▶ **Document excerpt**
★ ★ ★ ★ ★

Executive summary

The rapid expansion in in vitro methods, along with improved understanding of the biological processes involved in toxicological sequelae, have facilitated the development of a variety of predictive in vitro methods. These in vitro methods can be robust alternatives to using animals to identify and characterise chemical safety hazards. In some regulatory sectors, recent changes in regulation now accept, or in some cases, require, in vitro data in lieu of data from animal studies. When the scientific suitability has been demonstrated, the use of in vitro methods can reduce the resources required and increase the efficacy of chemical safety evaluation. In order for these alternatives to be used in regulatory decision making the scientific integrity and quality assurance must be assured.

The Guidance Document on Good In Vitro Method Practices (GIVIMP) for the development and implementation of in vitro methods for regulatory use in human safety assessment was developed as a reference for best practices and as a tool to avoid a reproducibility crisis in in vitro toxicological science. The project was a joint activity of the Working Group on Good Laboratory Practises and the Working Group of the National Coordinators to the Test Guidelines Programme. The document includes guidance for developing and using in vitro methods for chemical safety assessment, as well as guidance for the laboratory environment in which test data are generated and recorded. The project was coordinated by the European Union Reference Laboratory for alternatives to animal testing (EURL ECVAM) of the European Commission's Joint Research Centre (JRC) with the aim of reducing the uncertainties in cell and tissue-based in vitro method derived predictions. The GIVIMP includes a glossary of terms to assure developers and end users begin with a common understanding and tackles ten important aspects related to in vitro work.

★ ★ ★ ★ ★

▶ **Given information**
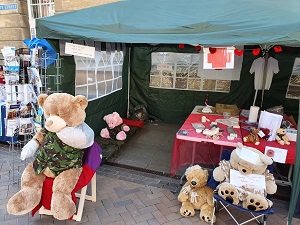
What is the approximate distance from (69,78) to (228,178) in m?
3.02

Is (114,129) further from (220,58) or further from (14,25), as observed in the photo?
(14,25)

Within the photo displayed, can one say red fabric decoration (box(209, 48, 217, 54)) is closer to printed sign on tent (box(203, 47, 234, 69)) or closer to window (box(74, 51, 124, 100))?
printed sign on tent (box(203, 47, 234, 69))

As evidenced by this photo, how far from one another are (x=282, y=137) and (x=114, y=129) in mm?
3462

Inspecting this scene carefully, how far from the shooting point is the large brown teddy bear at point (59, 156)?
8.07 feet

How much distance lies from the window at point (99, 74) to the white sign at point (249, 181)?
3.09m

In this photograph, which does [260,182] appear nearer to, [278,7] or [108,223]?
[108,223]

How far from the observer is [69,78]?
4031 millimetres

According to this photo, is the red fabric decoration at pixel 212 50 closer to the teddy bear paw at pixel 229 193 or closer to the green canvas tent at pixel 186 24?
the green canvas tent at pixel 186 24

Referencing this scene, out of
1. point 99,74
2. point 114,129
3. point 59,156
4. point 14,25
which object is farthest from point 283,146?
point 14,25

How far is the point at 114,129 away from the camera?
536 cm

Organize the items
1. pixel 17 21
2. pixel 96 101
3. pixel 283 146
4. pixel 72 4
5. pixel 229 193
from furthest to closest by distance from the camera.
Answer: pixel 17 21, pixel 72 4, pixel 96 101, pixel 283 146, pixel 229 193

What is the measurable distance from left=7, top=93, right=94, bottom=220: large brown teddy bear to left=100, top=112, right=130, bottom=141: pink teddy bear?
2.47 meters

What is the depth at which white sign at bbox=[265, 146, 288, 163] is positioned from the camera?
2.88m

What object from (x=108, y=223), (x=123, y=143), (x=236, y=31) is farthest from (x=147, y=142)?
(x=236, y=31)
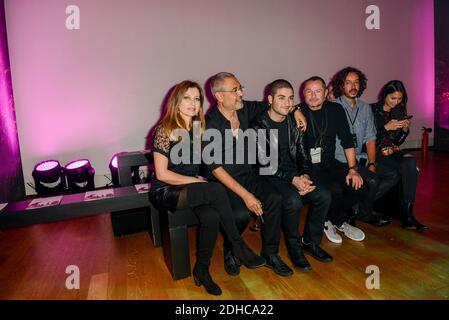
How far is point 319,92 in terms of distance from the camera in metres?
2.65

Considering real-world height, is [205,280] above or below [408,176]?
below

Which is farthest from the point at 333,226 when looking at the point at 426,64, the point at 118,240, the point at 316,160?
the point at 426,64

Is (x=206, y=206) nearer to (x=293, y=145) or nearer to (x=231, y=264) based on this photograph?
(x=231, y=264)

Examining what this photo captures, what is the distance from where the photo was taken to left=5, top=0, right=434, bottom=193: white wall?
4.48m

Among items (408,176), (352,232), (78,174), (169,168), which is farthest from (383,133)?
(78,174)

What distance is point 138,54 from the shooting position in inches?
192

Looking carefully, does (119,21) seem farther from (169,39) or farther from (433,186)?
(433,186)

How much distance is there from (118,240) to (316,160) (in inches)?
78.7

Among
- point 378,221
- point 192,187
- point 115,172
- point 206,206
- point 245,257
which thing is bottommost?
point 378,221

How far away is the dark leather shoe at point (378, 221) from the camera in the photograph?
9.82ft

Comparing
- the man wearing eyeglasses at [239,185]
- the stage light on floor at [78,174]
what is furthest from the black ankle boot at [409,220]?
the stage light on floor at [78,174]

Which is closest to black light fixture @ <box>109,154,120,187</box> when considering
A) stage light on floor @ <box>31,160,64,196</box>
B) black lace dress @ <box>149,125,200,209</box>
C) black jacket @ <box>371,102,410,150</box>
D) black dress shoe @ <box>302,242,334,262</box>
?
stage light on floor @ <box>31,160,64,196</box>

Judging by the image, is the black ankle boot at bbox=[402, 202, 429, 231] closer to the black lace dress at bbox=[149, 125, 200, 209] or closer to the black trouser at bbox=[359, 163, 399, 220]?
the black trouser at bbox=[359, 163, 399, 220]

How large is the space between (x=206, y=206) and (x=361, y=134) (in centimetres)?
182
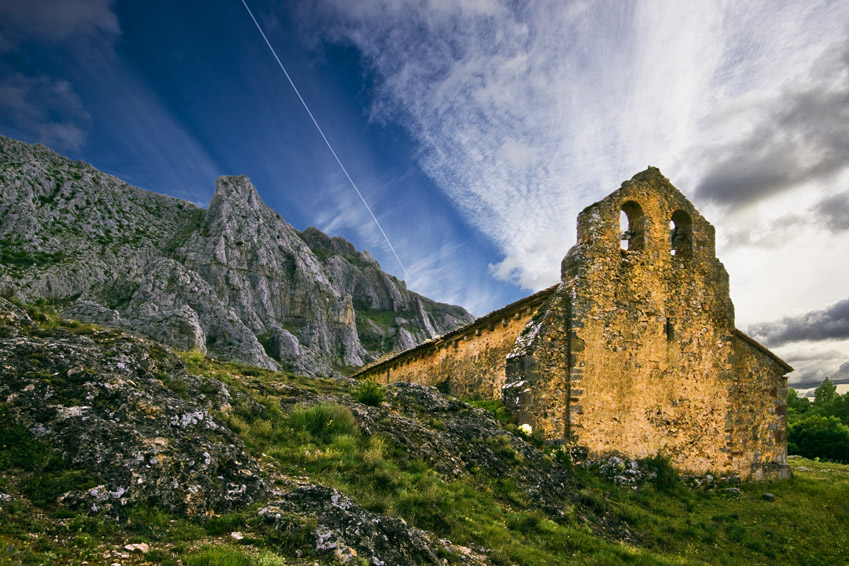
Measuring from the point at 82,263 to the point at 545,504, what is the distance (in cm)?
6194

★ ★ ★ ★ ★

▶ **What to do**
**a.** Summarize the GIVIMP executive summary in two sentences.
**b.** Transcribe the GIVIMP executive summary from "Executive summary" to "must be assured.".
**c.** Write the next part of the GIVIMP executive summary, picking up after its final sentence.
The material shown above is separate from the GIVIMP executive summary.

▶ **Results by task**
**a.** In vitro methods, developed with the help of a better understanding of the biological processes behind toxicological sequelae, can be robust alternatives to animal studies for identifying chemical safety hazards, and some regulatory sectors now accept or require such data, provided scientific integrity and quality assurance are assured. The Guidance Document on Good In Vitro Method Practices (GIVIMP), coordinated by EURL ECVAM of the European Commission's Joint Research Centre, gives best-practice guidance for developing and using these methods and for the laboratory environment, and it includes a glossary and addresses ten important aspects of in vitro work.

**b.**
Executive summary

The rapid expansion in in vitro methods, along with improved understanding of the biological processes involved in toxicological sequelae, have facilitated the development of a variety of predictive in vitro methods. These in vitro methods can be robust alternatives to using animals to identify and characterise chemical safety hazards. In some regulatory sectors, recent changes in regulation now accept, or in some cases, require, in vitro data in lieu of data from animal studies. When the scientific suitability has been demonstrated, the use of in vitro methods can reduce the resources required and increase the efficacy of chemical safety evaluation. In order for these alternatives to be used in regulatory decision making the scientific integrity and quality assurance must be assured.

**c.**
Chapter 1: Roles and responsibilities, describes the roles of key players over the life cycle of in vitro method development and use for safety assessment and provides guidance for improving regulatory acceptance of the method and resulting data. Chapter 2: Quality considerations discusses requirements for development and implementation of in vitro methods and considerations to assure the integrity of resulting data. Chapter 3: Facilities, details considerations for the physical environment in which in vitro cell and tissue culture are performed to limit impacts that may adversely impact the science. Chapter 4: Apparatus, material and reagents indicates quality requirements for equipment and reagents and includes recommendations to improve reproducibility of the method and results. Chapter 5: Test systems, describes best practices for storage, handling, authentication and characterisation of cell and tissue-based test systems. Chapter 6: Test and reference/control items, provides information on how to assess test system and test item interactions to assure accurate and reliable exposure and avoid in vitro method interference due to insolubility and other limitations. Chapter 7: Standard operating procedures, recommends a process for simplifying the work of personnel using the in vitro method to assure similar process is followed each time the in vitro method is used and reduce variability due to deviations from a fixed methodology. Chapter 8: Performance of the method, describes elements of the experimental design such as plate layout, data analysis, assessment of linearity, and accuracy to ensure the method is preformed correctly and the endpoint is reliable. Chapter 9: Reporting of results includes guidance on including appropriate detail and recording practises in scientific publications, as well as all related documents, to improve transparency and reproducibility of the method and results. Chapter 10: Storage and retention of records discusses requirements for traceability, storage, verification and transmission of data throughout the life cycle of the in vitro method. Key messages and content are highlighted at the beginning of each of the ten sections. Also included in the GIVIMP are eight annexes that provide detailed and directed guidance on specific topics related to good in vitro methods practices.